Nie pomylił się. Ingo Freed aktywował impulsator, który natychmiast wypuścił wiązkę. Alhassan spodziewał się, że będzie to jedyny, ostateczny strzał, tymczasem okazało się, że stanowił jedynie początek.

Pierwszy promień trafił Endale w kolano. Namiestniczka przeciągle zawyła i padła na ziemię, wzniecając tuman kurzu. Jej towarzysze natychmiast do niej doskoczyli, ale wówczas Stephen po raz kolejny pociągnął za spust.

Druga wiązka trafiła w głowę jednego z ludzi Meazy. Czaszka pękła z chrzęstem, a gdy ciało się przechyliło, mózgowie wylało się na piasek razem z krwią. Dija Udin spojrzał z uznaniem na rozbryzg. Musiał przyznać, że Ingo Freed podobał mu się coraz bardziej.

Trzeci strzał trafił kolejnego podwładnego Endale i rozrył mu brzuch – musiał trafić w aortę, gdyż z trzewi nieszczęśnika trysnęła fontanna posoki. Alhassan był coraz bardziej uradowany tym, co się działo. Z trudem powstrzymał się od zagrzewania Ingo Freeda do następnych strzałów.

– Klęknij – powiedział do leżącej na ziemi Meazy.

– Chyba teraz to niemożliwe – odparł Dija Udin. – Brakuje jej kolana.

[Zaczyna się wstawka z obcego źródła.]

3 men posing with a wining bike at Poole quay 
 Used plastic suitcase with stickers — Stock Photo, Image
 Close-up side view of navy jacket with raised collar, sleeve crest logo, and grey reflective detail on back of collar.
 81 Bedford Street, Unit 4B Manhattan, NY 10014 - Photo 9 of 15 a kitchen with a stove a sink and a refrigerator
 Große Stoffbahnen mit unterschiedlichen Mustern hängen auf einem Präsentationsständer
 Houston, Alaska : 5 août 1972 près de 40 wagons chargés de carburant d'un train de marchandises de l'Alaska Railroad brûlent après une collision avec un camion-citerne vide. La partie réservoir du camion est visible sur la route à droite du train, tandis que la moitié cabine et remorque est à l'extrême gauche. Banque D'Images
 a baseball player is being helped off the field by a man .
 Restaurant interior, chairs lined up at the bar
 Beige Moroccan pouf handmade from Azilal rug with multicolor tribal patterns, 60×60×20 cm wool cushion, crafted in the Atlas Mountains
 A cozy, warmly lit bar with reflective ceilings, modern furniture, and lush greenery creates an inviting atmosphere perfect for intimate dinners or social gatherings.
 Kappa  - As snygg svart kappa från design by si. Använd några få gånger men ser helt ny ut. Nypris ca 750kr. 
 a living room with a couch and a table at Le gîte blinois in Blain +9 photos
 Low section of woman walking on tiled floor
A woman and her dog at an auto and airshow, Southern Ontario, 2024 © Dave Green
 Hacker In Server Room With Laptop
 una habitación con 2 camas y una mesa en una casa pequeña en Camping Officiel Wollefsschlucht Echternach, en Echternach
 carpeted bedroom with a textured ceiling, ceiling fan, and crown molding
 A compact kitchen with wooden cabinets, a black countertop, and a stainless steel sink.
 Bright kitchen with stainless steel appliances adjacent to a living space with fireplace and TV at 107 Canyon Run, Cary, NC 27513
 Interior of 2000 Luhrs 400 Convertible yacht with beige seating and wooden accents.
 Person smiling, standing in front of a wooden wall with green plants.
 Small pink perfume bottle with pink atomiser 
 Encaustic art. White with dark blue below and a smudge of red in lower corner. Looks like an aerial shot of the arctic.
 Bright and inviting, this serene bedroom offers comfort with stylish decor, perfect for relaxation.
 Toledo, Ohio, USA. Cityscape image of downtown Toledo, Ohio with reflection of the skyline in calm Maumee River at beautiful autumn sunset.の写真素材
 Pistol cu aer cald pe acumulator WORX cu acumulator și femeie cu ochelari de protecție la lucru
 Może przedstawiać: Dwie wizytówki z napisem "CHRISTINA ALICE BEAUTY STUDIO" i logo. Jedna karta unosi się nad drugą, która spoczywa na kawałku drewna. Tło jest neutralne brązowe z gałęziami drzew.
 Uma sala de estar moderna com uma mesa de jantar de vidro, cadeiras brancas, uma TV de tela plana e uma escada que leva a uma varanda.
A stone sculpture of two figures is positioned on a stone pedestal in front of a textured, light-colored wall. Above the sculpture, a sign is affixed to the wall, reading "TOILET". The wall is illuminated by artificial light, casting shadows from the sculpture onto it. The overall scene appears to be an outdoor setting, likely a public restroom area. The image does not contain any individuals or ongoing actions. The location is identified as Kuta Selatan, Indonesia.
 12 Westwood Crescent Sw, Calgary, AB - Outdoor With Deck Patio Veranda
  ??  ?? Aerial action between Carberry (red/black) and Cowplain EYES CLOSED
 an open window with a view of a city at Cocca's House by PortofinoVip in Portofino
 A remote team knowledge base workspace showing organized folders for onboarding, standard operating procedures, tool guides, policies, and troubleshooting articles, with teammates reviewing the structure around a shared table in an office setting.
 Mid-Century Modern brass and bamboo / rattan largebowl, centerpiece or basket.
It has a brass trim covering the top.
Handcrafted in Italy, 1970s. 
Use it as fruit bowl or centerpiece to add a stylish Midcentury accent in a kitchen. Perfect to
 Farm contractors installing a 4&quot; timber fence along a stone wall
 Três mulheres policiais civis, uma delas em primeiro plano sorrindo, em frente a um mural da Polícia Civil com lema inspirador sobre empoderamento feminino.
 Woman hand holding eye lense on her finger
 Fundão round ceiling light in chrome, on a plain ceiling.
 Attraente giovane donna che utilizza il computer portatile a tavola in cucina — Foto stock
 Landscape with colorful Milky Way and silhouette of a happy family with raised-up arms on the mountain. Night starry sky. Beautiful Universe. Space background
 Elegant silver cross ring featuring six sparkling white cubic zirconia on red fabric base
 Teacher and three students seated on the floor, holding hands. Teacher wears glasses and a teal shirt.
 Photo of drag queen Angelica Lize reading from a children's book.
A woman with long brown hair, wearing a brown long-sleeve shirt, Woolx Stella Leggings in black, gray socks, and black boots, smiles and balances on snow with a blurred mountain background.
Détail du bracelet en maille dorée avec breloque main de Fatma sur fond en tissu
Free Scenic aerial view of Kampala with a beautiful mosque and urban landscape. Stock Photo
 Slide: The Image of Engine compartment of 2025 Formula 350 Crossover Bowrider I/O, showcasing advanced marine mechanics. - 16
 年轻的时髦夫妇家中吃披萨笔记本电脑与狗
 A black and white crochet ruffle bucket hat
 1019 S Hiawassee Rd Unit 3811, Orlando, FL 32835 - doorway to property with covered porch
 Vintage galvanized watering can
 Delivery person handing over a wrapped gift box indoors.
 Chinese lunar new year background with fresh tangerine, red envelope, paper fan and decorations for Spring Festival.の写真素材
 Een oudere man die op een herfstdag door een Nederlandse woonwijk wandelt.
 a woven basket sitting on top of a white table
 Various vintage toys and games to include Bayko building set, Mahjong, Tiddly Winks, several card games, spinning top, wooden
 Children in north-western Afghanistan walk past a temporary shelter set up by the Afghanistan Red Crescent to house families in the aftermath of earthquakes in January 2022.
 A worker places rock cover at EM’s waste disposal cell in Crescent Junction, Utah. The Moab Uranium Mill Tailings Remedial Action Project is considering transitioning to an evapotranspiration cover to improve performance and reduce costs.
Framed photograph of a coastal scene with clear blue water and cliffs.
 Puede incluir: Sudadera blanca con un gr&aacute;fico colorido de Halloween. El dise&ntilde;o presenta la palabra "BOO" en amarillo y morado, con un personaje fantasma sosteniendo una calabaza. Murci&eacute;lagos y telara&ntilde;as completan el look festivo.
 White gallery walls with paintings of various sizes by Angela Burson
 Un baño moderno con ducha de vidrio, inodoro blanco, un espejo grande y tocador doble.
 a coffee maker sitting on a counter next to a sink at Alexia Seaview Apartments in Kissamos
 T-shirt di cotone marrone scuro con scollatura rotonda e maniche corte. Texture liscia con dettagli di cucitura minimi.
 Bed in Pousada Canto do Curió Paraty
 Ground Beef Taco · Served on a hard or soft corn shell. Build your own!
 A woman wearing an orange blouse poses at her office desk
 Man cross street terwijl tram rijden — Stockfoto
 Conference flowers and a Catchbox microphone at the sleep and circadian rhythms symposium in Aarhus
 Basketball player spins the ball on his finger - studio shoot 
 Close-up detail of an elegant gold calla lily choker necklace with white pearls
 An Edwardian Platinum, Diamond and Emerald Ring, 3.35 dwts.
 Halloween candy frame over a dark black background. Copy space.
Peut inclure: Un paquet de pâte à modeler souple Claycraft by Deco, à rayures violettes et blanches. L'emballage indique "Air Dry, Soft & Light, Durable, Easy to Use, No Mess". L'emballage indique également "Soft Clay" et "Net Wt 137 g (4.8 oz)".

Stephen spojrzał na dwóch mężczyzn stojących za Endale. Obaj cofnęli się, unosząc otwarte dłonie, a kontradmirał obejrzał się przez ramię.

– Ty – powiedział do Alhassana. – Pomóż jej.

– Muszę?

– Już!

Dija Udin uznał, że najroztropniej będzie robić, co tamten mówi. Podszedł do Meazy, a potem spojrzał na nią z góry.

– Boli? – zapytał.

W odpowiedzi kobieta wydała z siebie jęk.